--- REQUIRED WORK ---
Continue the High Holy Days message about cultivating middot from its final sentence onward.

--- SELECTED EXTRACT ---
----------
Elul 5777/Tishrei 5778
Call 206-567-9414 for event details or see our online calendar here.
- 9 Linda Golden Artist Meet & Greet
- 16 Movie Night
- 20 Erev Rosh Hashana
- 21 Rosh Hashana
- 24 Shir Hayam Cemetery Dedication
- 24 CROP Hunger Walk
- 25 Super Supper
- 29 Kol Nidre
- 30 Yom Kippur
- 30 Super Supper
HIGH HOLY DAY SERVICES 5778/2017
Erev Rosh Hashanah – Wednesday 9/20 7:00 p.m.
—Break-the-Fast Potluck Dinner (PLEASE BRING LOTS) 7:00 p.m.
HIGH HOLY DAYS THEME & CALL FOR PARTICIPATION
A message from Rabbi Jennifer Clayman, our rabbi for this year’s High Holy Days
“Take Your Measure”
This year’s High Holy Days theme is the cultivation of middot. Middot can be translated as “character virtues” or “qualities,” or (maybe my favorite) “soul-traits.” Traits such as authenticity, calm, equanimity, passion, exuberance, humility, generosity, wholeness, honesty, respect, integrity, kindness, and love—and dozens more. The word middah (singular of middot) literally means a measurement. Middot are measures of our character. The High Holy Days are a good time to take the measure of our soul-traits, and choose one to work on in the coming months.
A couple of years ago, I read NYT columnist David Brooks’ The Road to Character. He begins the book (riffing on Rabbi Joseph Soloveitchik) with a comparison of two different kinds of virtues—”resume” virtues and “eulogy” virtues. Resume virtues are our accomplishments—how successful we are, how much money we make, how many awards and accolades we’ve received. Eulogy virtues are the qualities we want to be remembered for. They are harder to quantify: kindness, compassion, the quality of our relationships with others. Our society, says Brooks, emphasizes the development of resume virtues. But, he argues (and I agree), the eulogy virtues are ultimately more important. So how do we develop these?
----------
--- MATERIAL PROVIDED ---

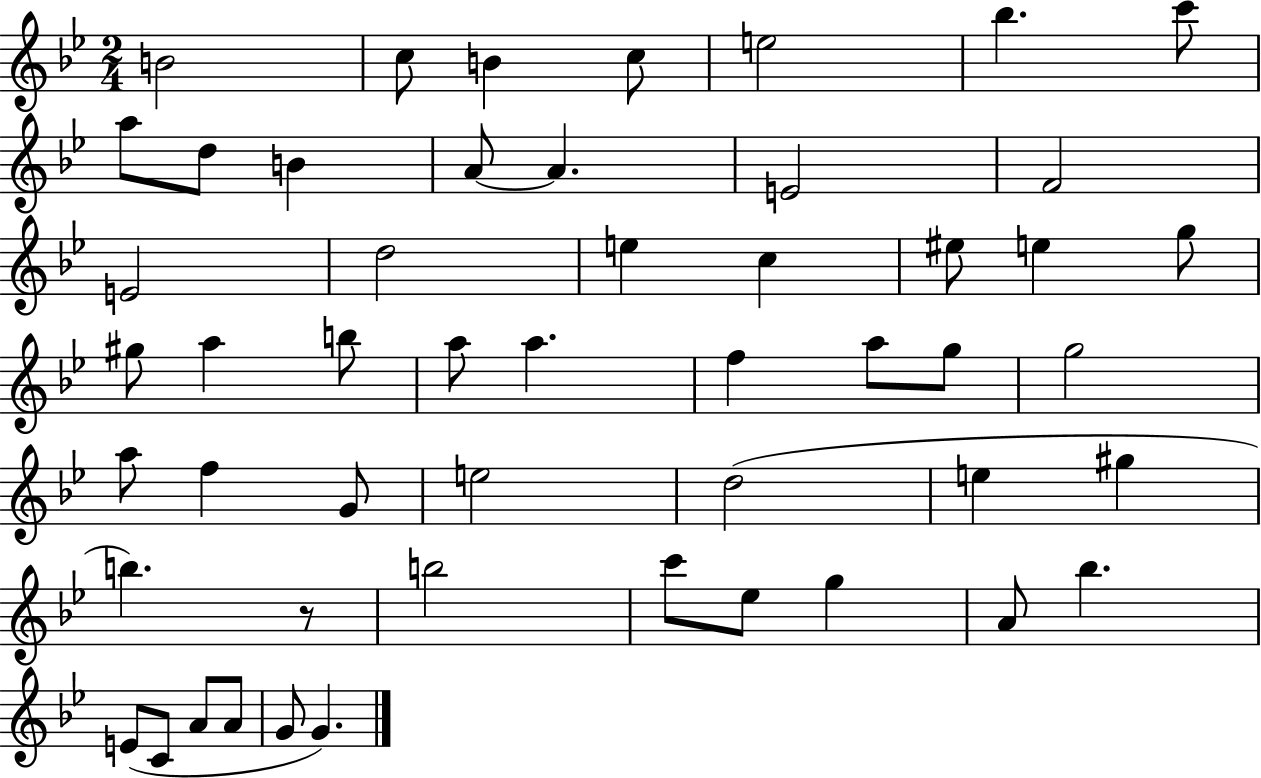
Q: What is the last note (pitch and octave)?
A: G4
----------
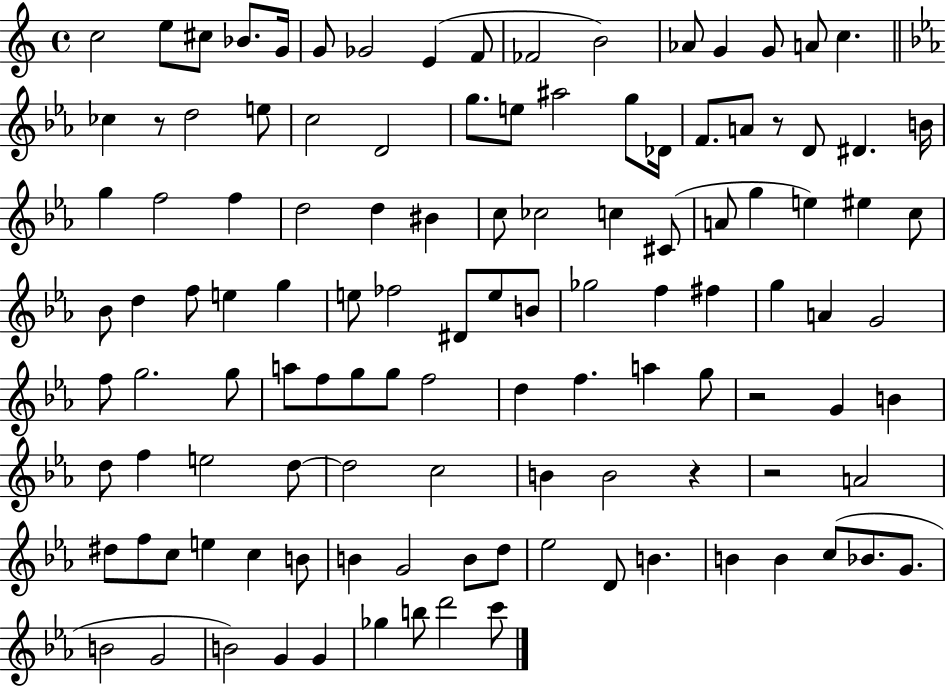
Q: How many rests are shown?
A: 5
----------
--- REPLY TO THE TASK ---
Middot as a Practice for Bringing Holiness and Healing to the World
An old Jewish tradition called Mussar focuses on the development of middot. The Mussar tradition is predicated on an ancient Jewish idea—that human beings are supposed to be, and do, good. That’s what we’re here for. To leave the world better than it was when we arrived. I know that many of us feel that things in the world around us are getting worse, not better. But through our own spiritual work, we can bring holiness and healing into the world. (You’ll probably hear me say this a lot.) If I am dismayed at the hatefulness I see around me, I can work to decrease the hatefulness in my own heart. If I see arrogance around me, I can work on my own humility. The Buddhist teacher Jack Kornfield says, “In one way, our most radical political act is a change of heart.” This doesn’t mean we should only focus on ourselves, but the holidays are a good time to take the long view, and the optimistic view, that each changed heart will lead us all to a better place.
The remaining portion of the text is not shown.